Nevada, Arizona, Texas and Idaho are the top four states his clients are buying in, and many tech workers are trying out smaller industry hubs such as Denver, Austin, Phoenix and Seattle.

Since the pandemic began, he also has been helping people move to less-populated areas within the state such as Placerville or Lake Tahoe. But that trend could reverse quickly because of the record wildfire season, which has been burning around those regions.

"For a lot of people, [California's] losing its luster," Fuller said. "For the average person who maybe came out here for the weather, I think they're saying the trade off is just not worth it any longer."

It has been hard to locate a place on the map, outside the city centers, where a fire has not cropped up in the past month. Some are burning deep in wilderness, a possible long-term benefit for the health of the forests struggling now for the same scant water supply, and others along costal stretches that have never seen fire in modern history.

Others are haunting the dry foothills where fire - and death - have been commonplace in recent years.
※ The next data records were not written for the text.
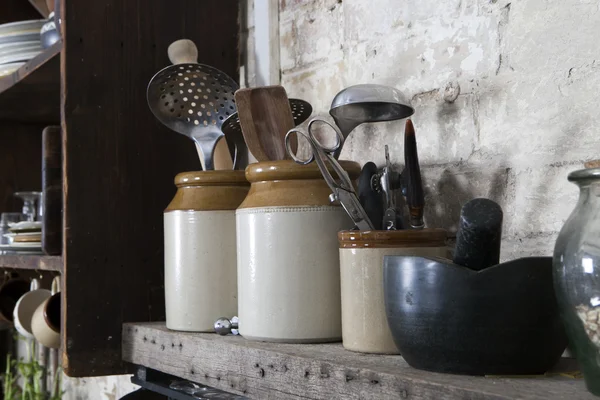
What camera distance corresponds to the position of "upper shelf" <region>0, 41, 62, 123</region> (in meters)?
1.27

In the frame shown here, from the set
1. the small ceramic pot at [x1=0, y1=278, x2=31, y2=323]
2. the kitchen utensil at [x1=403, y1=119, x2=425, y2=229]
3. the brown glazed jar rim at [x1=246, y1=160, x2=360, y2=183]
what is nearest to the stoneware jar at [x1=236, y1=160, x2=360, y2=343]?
the brown glazed jar rim at [x1=246, y1=160, x2=360, y2=183]

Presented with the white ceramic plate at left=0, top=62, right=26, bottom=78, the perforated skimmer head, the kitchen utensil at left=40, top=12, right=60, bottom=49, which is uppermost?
the kitchen utensil at left=40, top=12, right=60, bottom=49

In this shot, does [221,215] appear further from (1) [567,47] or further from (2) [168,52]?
(1) [567,47]

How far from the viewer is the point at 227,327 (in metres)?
0.97

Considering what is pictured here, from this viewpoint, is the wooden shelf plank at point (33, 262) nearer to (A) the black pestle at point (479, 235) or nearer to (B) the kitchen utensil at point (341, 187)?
(B) the kitchen utensil at point (341, 187)

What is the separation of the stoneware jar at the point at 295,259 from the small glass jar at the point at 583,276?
32 centimetres

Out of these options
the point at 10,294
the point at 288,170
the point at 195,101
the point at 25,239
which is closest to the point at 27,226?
the point at 25,239

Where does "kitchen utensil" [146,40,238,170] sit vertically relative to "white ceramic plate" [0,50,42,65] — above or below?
below

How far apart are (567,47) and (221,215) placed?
468 mm

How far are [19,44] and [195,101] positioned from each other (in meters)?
A: 0.56

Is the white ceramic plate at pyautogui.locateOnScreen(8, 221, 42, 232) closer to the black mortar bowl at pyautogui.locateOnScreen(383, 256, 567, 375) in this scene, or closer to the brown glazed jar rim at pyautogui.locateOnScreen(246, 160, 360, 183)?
the brown glazed jar rim at pyautogui.locateOnScreen(246, 160, 360, 183)

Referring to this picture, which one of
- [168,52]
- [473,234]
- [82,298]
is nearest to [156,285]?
[82,298]

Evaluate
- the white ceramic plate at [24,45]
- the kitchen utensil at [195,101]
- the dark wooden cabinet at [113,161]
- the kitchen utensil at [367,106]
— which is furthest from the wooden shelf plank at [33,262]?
the kitchen utensil at [367,106]

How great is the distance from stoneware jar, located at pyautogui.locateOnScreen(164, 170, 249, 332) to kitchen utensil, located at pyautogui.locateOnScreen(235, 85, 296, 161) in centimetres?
11
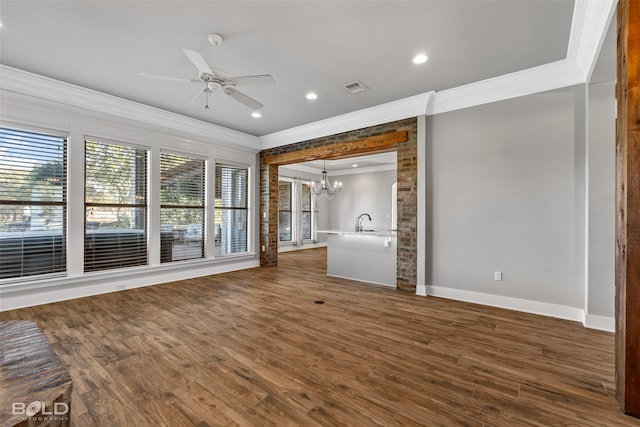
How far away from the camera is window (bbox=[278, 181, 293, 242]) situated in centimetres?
996

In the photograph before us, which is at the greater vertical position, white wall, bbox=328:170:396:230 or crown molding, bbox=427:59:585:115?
crown molding, bbox=427:59:585:115

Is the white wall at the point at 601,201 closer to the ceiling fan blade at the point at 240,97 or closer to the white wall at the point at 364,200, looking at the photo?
the ceiling fan blade at the point at 240,97

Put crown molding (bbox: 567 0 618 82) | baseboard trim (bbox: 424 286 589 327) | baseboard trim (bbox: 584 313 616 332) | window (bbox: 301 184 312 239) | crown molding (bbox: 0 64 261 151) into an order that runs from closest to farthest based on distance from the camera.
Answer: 1. crown molding (bbox: 567 0 618 82)
2. baseboard trim (bbox: 584 313 616 332)
3. baseboard trim (bbox: 424 286 589 327)
4. crown molding (bbox: 0 64 261 151)
5. window (bbox: 301 184 312 239)

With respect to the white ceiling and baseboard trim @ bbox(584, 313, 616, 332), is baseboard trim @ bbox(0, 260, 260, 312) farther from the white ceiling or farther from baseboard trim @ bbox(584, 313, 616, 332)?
baseboard trim @ bbox(584, 313, 616, 332)

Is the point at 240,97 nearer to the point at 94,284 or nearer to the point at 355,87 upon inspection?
the point at 355,87

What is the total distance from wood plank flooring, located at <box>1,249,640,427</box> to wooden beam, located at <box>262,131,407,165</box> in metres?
2.58

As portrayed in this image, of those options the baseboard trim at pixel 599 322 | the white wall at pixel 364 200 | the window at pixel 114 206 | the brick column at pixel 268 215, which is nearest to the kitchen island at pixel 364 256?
the brick column at pixel 268 215

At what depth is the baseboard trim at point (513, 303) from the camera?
137 inches

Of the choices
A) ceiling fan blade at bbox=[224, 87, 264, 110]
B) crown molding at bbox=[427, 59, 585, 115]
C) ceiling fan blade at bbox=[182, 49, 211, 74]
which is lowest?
ceiling fan blade at bbox=[224, 87, 264, 110]

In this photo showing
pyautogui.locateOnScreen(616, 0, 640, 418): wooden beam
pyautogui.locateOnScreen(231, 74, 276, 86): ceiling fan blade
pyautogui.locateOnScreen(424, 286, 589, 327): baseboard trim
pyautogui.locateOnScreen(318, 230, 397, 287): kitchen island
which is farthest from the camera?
pyautogui.locateOnScreen(318, 230, 397, 287): kitchen island

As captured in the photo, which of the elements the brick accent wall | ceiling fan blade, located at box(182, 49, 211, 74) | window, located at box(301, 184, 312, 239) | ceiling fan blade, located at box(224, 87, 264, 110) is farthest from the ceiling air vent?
window, located at box(301, 184, 312, 239)

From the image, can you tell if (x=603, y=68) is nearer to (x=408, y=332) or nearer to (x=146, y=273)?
(x=408, y=332)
Just a few miles north of Oroville lies the Sierra foothill town of Paradise, having burned to the ground in just hours on November 8, 2018, in a wind-whipped tragedy of historically deadly proportions.

Eighty-five people died, many simply overwhelmed by the sprinting flames as they tried to flee in cars and on foot. The Bear Fire is at Paradise's door again, with much less there to burn as the city slowly rebuilds.
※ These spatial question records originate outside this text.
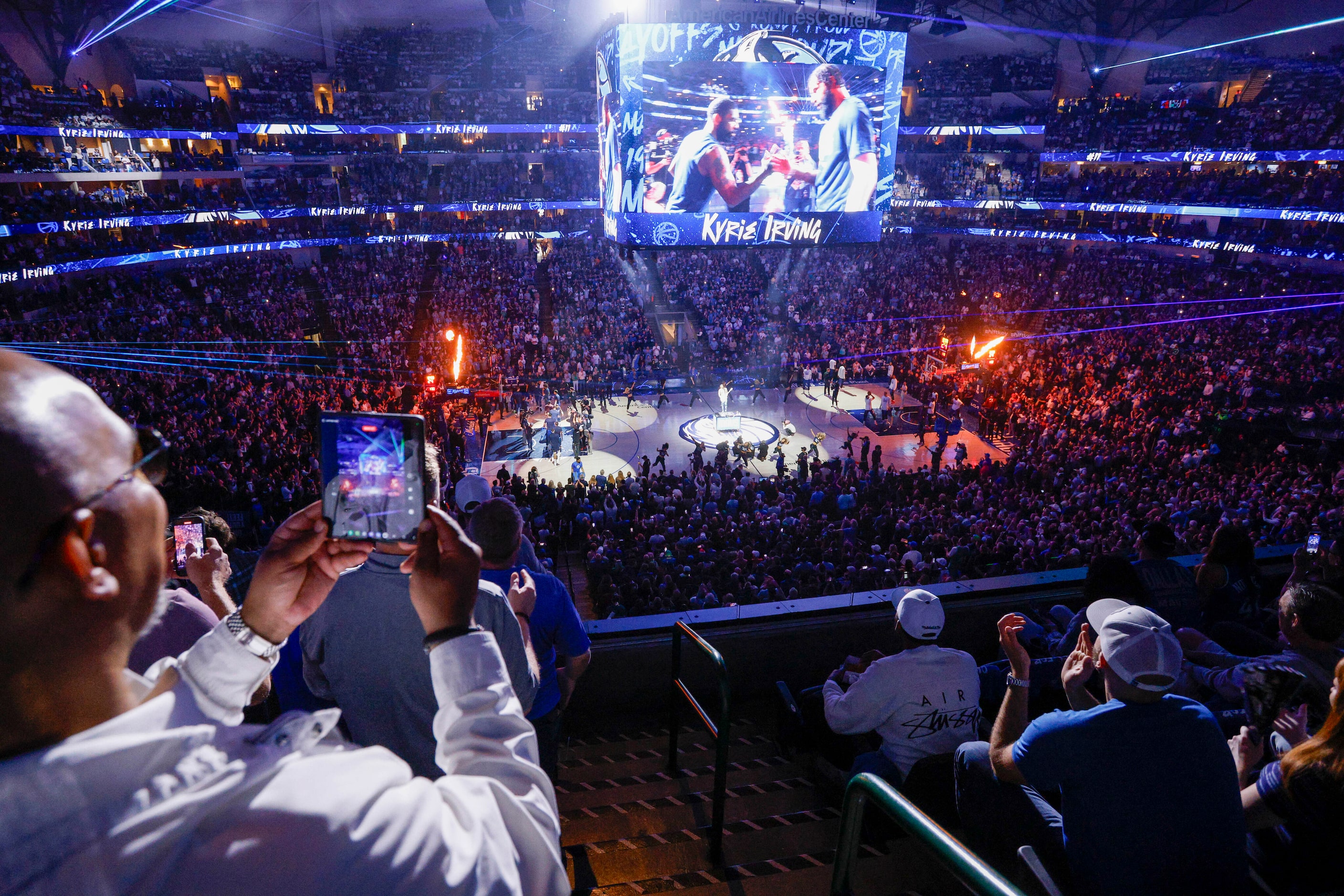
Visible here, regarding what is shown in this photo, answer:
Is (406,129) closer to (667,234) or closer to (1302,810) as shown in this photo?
(667,234)

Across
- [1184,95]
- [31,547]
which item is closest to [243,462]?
[31,547]

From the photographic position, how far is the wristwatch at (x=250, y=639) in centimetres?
153

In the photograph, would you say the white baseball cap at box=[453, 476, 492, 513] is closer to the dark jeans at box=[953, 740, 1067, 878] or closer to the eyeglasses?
the dark jeans at box=[953, 740, 1067, 878]

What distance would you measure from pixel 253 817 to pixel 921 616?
10.8ft

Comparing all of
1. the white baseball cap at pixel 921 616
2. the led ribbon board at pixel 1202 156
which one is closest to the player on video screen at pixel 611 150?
the white baseball cap at pixel 921 616

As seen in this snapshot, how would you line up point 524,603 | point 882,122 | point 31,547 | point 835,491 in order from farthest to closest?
point 882,122, point 835,491, point 524,603, point 31,547

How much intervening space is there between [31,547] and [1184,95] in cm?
4569

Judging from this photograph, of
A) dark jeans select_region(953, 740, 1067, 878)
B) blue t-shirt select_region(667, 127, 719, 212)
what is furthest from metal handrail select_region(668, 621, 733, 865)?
blue t-shirt select_region(667, 127, 719, 212)

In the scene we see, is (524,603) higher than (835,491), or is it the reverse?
(524,603)

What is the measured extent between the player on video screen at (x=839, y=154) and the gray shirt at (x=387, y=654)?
24206 millimetres

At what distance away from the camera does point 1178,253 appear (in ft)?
107

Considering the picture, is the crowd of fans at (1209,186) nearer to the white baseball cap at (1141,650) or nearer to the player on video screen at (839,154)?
the player on video screen at (839,154)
Now a thick layer of black and white ash covers the streets, sidewalks and shops of Oroville, a city of 15,000 people that swelled by 25 percent virtually overnight with evacuees from the fire in Paradise, also known as the Camp Fire. The fire followed a near-disaster by a year when the Oroville Dam spillways almost failed with the flooding of the Feather River, threatening to inundate the city.

It is difficult today to find an Oroville resident who did not know someone who perished or lost a home in the Camp Fire. Now, amid a pandemic, the fast-moving Bear Fire is forcing new evacuations as it burns northeast of town.

The fire already has wiped out the small town of Berry Creek, which sits just north of Lake Oroville. Just outside of Oroville, police cars block entry to the roads that lead to the lake, which this time of year would normally be abuzz with Jet Skis and motorboats.

But few residents of Oroville, a conservative, roll-with-the-punches kind of frontier place, are discouraged enough to leave California.

More than natural disasters, many residents say it is the liberal overreach of the Democrat-dominated government of their state that has them frustrated. In 2016, Trump won Butte County in a state where he was trounced almost everywhere else.

"California is always going to be California," said Judy McClure, 69, a retired school librarian.

Rather than leave, she said, she would like to see the government loosen regulations and allow more aggressive forest management to prevent bigger fires.

"There's too much government," she said.